— EXCERPT TO READ —
The Vinkt massacre (Dutch: Bloedbad van Vinkt) was a war crime which occurred in the Belgian villages of Vinkt and Meighem, near Ghent, between 26–28 May 1940 during the Battle of the Lys. During the massacre, between 86 and 140 civilians were deliberately killed by German Wehrmacht troops from the 337th Infantry Regiment, apparently as retaliation for the Belgian army's resistance in the village.


As the German Army continued to advance west, pushing back both the British Expeditionary Force (trying to escape to Dunkirk) and the Belgian army, the village of Vinkt became an important target, as it lay both on the road south from Gent to Lille, and astride the Schipdonk Canal that blocked the German advance to the west. However, on May 25, both sides already knew the outcome of the Battle for France: the French army had collapsed and the Belgian army had been reduced to prolonging the war for the sole purpose of protecting the British retreat.

The bridge over the Schipdonk Canal was being guarded by the 1st Belgian Division of Chasseurs Ardennais (which in the Belgian army of the day meant one regiment of tanks out of five regiments in a division - the rest being motor riders and cyclists). Coincidentally, this division turned out to be one of the most motivated in the Belgian army. The Belgian command decided not to destroy but to guard the bridge, so as to help as many British stragglers as possible on their way west, and as many Belgian refugees as possible on their way south: more than one million Belgians (most of them on foot, as cars and horses had been requisitioned by the different armies) had become refugees. News of what happened at Vinkt would cause an additional one million to flee south or even west. By the middle of June, according to Red Cross figures, 30% of the Belgian population had left the country.


25 May[edit]

Arriving near the bridge on May 25, the German 225th Division, consisting mostly of badly trained soldiers from Itzehoe in the North of the Hamburg area, found it impossible to cross. They then took 140 civilians hostage and used them as human shields. As the Chasseurs ardennais managed to continue to harass the German positions with great precision, and crossing remained impossible, a grenade exploded among the hostages, killing 27.

26 May[edit]

On this Sunday, the Germans took hostages both at the Meigem and Vinkt church, and at various farms in the neighbourhood. Some hostages were killed on the spot, but the most horrible event happened at Meigem church, where an explosion killed 27 hostages.

— DATASET —
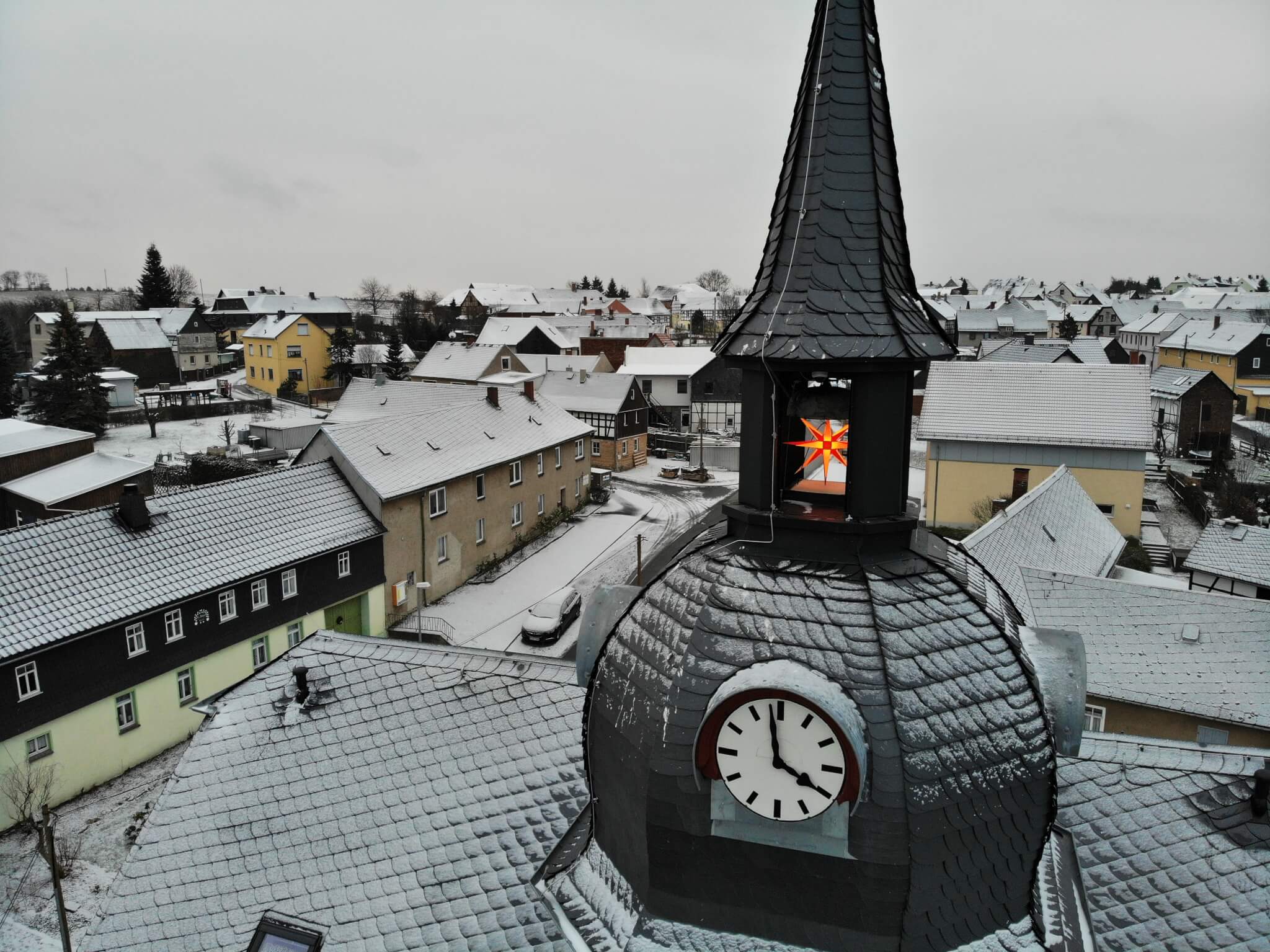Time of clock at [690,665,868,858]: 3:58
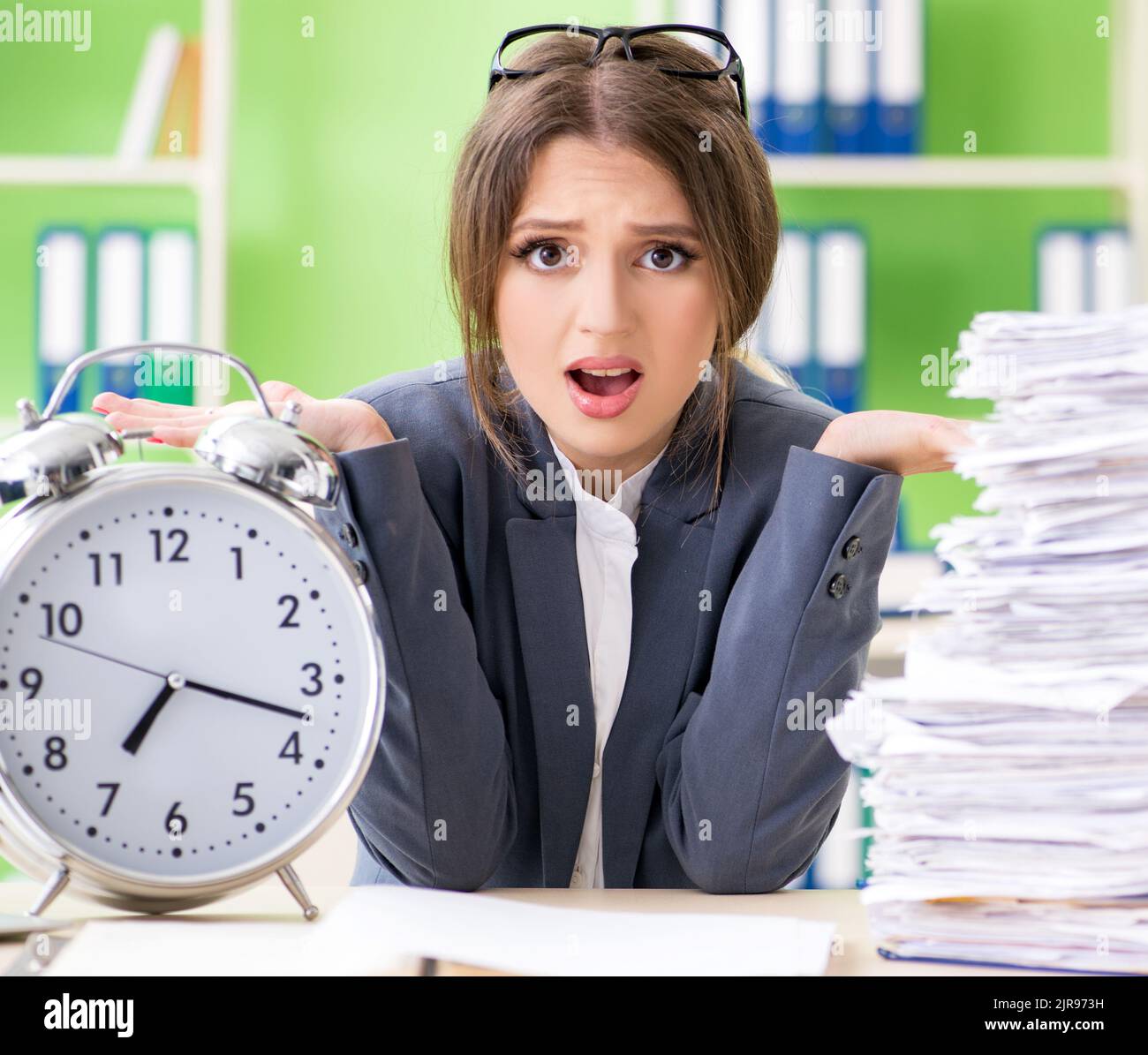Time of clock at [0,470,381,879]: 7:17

==

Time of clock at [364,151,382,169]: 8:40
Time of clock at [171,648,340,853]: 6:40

— WHAT IS NEEDED —
Repeat the Vinkt massacre passage word for word, beginning at the words "The Vinkt massacre" and stopping after "in the village.". The lines are unrelated to the Vinkt massacre passage.

— TASK SOLUTION —
The Vinkt massacre (Dutch: Bloedbad van Vinkt) was a war crime which occurred in the Belgian villages of Vinkt and Meighem, near Ghent, between 26–28 May 1940 during the Battle of the Lys. During the massacre, between 86 and 140 civilians were deliberately killed by German Wehrmacht troops from the 337th Infantry Regiment, apparently as retaliation for the Belgian army's resistance in the village.